Scenario Guide

This guide helps you choose the right Paimon table type and configuration for your specific use case. Paimon provides Primary Key Table, Append Table, and Multimodal Data Lake capabilities — each with different modes and configurations that are suited for different scenarios.

Quick Decision

Scenario	Table Type	Key Configuration
CDC real-time sync from database	Primary Key Table	`deletion-vectors.enabled = true`
Streaming aggregation / metrics	Primary Key Table	`merge-engine = aggregation`
Multi-stream partial column updates	Primary Key Table	`merge-engine = partial-update`
Log deduplication (keep first)	Primary Key Table	`merge-engine = first-row`
Batch ETL / data warehouse layers	Append Table	Default (unaware-bucket)
High-frequency point queries on key	Append Table	`bucket = N, bucket-key = col`
Queue-like ordered streaming	Append Table	`bucket = N, bucket-key = col`
Large-scale OLAP with ad-hoc queries	Append Table	Incremental Clustering
Store images / videos / documents	Append Table (Blob)	`__BLOB_FIELD` comment, Data Evolution enabled
AI vector search / RAG	Append Table (Vector)	`VECTOR` type, Vector Global Index
AI feature engineering & column evolution	Append Table	`data-evolution.enabled = true`
Python AI pipeline (Ray / PyTorch)	Append Table	PyPaimon SDK

Primary Key Table

Use a Primary Key Table when your data has a natural unique key and you need real-time updates (insert, update, delete). See Primary Key Table Overview.

Scenario 1: CDC Real-Time Sync

When: You want to synchronize a MySQL / PostgreSQL / MongoDB table to the data lake in real-time with upsert semantics. This is the most common use case for Primary Key Tables.

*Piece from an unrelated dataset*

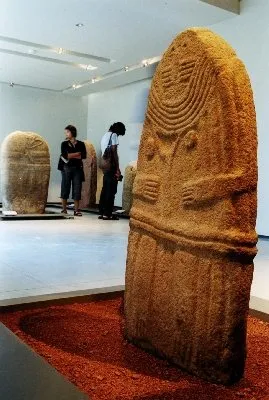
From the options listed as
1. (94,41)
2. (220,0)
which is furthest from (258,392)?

Recommended Configuration:

CREATE TABLE orders (
    order_id BIGINT,
    user_id BIGINT,
    amount DECIMAL(10,2),
    status STRING,
    update_time TIMESTAMP,
    dt STRING,
    PRIMARY KEY (order_id, dt) NOT ENFORCED
) PARTITIONED BY (dt) WITH (
    'deletion-vectors.enabled' = 'true',
    'changelog-producer' = 'lookup',
    'sequence.field' = 'update_time'
);

Why this configuration:

deletion-vectors.enabled = true (MOW mode): Enables Merge On Write with Deletion Vectors. This mode gives you the best balance of write and read performance. Compared to the default MOR mode, MOW avoids merging at read time, which greatly improves OLAP query performance.
changelog-producer = lookup: Generates a complete changelog for downstream streaming consumers. If your CDC source is directly connected to a database (e.g., MySQL CDC, Postgres CDC), you can use changelog-producer = input instead, since the database CDC stream already provides a complete changelog. However, if your CDC source comes from Kafka (or other message queues), input may not be reliable — use lookup to ensure changelog correctness. If no downstream streaming read is needed, you can omit this to save compaction resources.
sequence.field = update_time: Guarantees correct update ordering even when data arrives out of order.
Bucketing: Use the default Dynamic Bucket (bucket = -1). The system automatically adjusts bucket count based on data volume. If you are sensitive to data visibility latency, set a fixed bucket number (e.g. 'bucket' = '5') — roughly 1 bucket per 1GB of data in a partition.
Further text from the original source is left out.